Jane chewed thoughtfully.

"You're not exactly easy to get to know. But you pride yourself on being professional and detached. I went for your pride, but I hurt you in doing so, and that was wrong of me. I didn't want anyone else touching me because I couldn't have stood it. You were with me. You understood. You understand. You do, don't you?"

Tears in her eyes again, Maura nodded. Jane nodded too, swallowing hard. She blinked and laughed.

"You looked at me like that, and everything made sense for a single moment. You didn't pity me, or think of me as a victim. You were just happy to see me. The way you always are."

Maura thought back to the first time she'd notice herself relax once Jane arrived at a crime scene, at an autopsy. She trusted her, and was pleased when she arrived.

But happy to see Jane? Surely not. She looked down at a woman who looked much smaller lying down, and she reached out with her bare hand and touched Jane's forearm. Jane's skin was warm and brown and welcoming, and a smile split Jane's face.

"I'm happy to see you too," Jane admitted. "Hit me."

"Huh?"

"Chocolate. Hit me."

Maura removed her hand from Jane's arm, knowing Jane knew she found human contact uncomfortable.
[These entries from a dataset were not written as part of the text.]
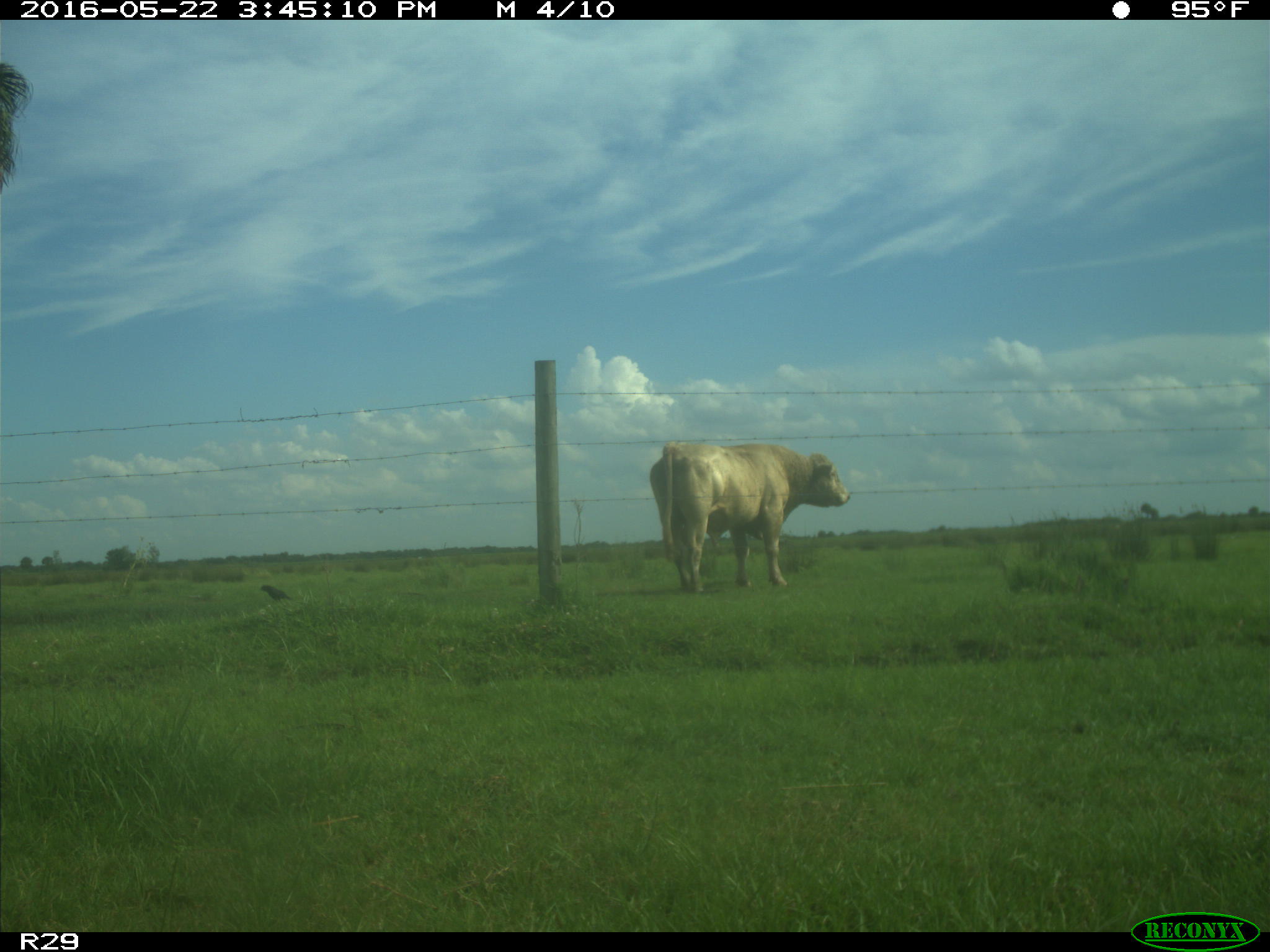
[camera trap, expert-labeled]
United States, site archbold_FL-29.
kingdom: Animalia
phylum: Chordata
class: Mammalia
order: Artiodactyla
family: Bovidae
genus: Bos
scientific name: Bos taurus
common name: domestic cow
Bos taurus (domestic cow).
But she left it there a little later, when the opiates had rendered Jane unconscious. For her own comfort as well as Jane's.


The older woman who came in a little later was familiar - Maura had met Jane's mother before. She went to get out of the chair, but Angela pressed her back down, then leaned over to kiss first Jane's temple and then Maura's own, her hand resting on Maura's shoulder. She knew, too, that Maura found touching awkward, but she was so physically expressive that Maura knew this was the bare minimum Angela could stand to give.

"You belong there, honey," Angela insisted, when Maura tried to stand. And Maura glowed.

She'd found where she belonged, and it was at Jane's side.